Improper oxygenation can lead to changes in the fermentation process and result in poor fermentation outcomes and flavor defects.
(1) Control of Wort Oxygenation
The amount of oxygenation in wort is controlled based on the oxygen demand of the yeast species and fermentation process used.
Different yeast species and fermentation states require varying amounts of oxygen. The typical practice is to control the dissolved oxygen in cold wort at 5-8 mg/l and make necessary adjustments based on the actual needs of yeast reproduction, generally not exceeding 10 mg/l.
The oxygenation of wort is generally controlled through oxygen flow, pressure, time, and oxygenation equipment.
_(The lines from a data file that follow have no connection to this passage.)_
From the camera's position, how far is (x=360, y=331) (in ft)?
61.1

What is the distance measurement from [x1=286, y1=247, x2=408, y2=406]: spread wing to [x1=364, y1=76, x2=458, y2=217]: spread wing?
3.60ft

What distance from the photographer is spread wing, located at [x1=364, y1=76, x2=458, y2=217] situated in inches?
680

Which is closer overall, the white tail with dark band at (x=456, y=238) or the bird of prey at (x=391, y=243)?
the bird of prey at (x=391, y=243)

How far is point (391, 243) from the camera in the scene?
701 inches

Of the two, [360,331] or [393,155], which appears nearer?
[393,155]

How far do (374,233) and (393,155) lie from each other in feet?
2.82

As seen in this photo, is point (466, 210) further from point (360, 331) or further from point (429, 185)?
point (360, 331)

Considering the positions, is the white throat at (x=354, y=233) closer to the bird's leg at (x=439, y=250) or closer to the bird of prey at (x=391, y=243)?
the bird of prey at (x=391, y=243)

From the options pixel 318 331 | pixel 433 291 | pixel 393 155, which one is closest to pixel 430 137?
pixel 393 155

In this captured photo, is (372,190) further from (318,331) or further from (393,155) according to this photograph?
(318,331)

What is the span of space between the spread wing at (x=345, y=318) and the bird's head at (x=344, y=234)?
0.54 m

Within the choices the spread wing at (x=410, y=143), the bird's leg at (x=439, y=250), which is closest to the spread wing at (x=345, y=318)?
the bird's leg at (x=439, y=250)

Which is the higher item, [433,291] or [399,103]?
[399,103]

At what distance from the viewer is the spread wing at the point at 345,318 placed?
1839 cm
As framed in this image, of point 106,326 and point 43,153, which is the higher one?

The oxygenation effect is influenced by the control of oxygenation time. Using unreliable or simple oxygenation devices may fail to achieve the desired oxygenation effect, and the oxygenation amount may not necessarily correlate with the actual dissolved oxygen content in the cold wort. Consequently, some brewers tend to extend the oxygenation time to ensure sufficient oxygenation. However, the dissolved oxygen in cold wort is not only determined by the oxygenation time but also affected by wort concentration and temperature.
With low wort temperature and concentration, the oxygenation effect is better, allowing for shorter oxygenation time. The oxygenation time of wort depends on the oxygenation equipment used, sterile air pressure, and flow rate. Higher pressure and flow rate result in better emulsification and shorter oxygenation time.
However, in large-scale production, the controlled oxygenation time is not solely based on the desired dissolved oxygen content. It also considers the distribution and dissolution of oxygen in the wort. For instance, batches of wort with added yeast are typically oxygenated throughout, while batches without yeast may undergo oxygenation at different intervals, reduced oxygenation, or no oxygenation at all. As long as the required amount of dissolved oxygen for yeast reproduction is achieved, over-oxygenation is not recommended. The budding cycle of yeast is approximately 12 hours, after which further oxygenation is unnecessary. Yeast can synthesize linoleic acid by itself.
(2) Implications of Oxygenation Method Control
The location where cold wort is oxygenated plays a significant role. The ideal oxygenation position is near the yeast addition point, where a device capable of oxygenation, yeast addition, and thorough mixing is installed along the cold wort pipeline. This yields the best results. Breweries commonly use a venturi tube added to the cold wort pipeline. This allows oxygenation of the cold wort before yeast inoculation, ensuring the presence of dissolved oxygen in the tank.
A relatively low flow rate can be used throughout the wort cooling process to evenly distribute dissolved oxygen.
In terms of oxygenation timing, all batches of wort with added yeast can be oxygenated throughout or in stages, while batches without yeast are generally not oxygenated. Considering yeast reproduction needs, multiple-batch full-tank fermentation systems can oxygenate each yeast-added batch throughout or in stages. For subsequent yeast-added batches, the oxygenation amount can be reduced or adjusted based on yeast reproduction requirements. If multiple batches of wort are being transferred to the tank, the final batch entering the tank may not be oxygenated as a general rule. However, if uneven wort distribution is observed, sterile air can be introduced at a lower flow rate and pressure for 5-10 minutes.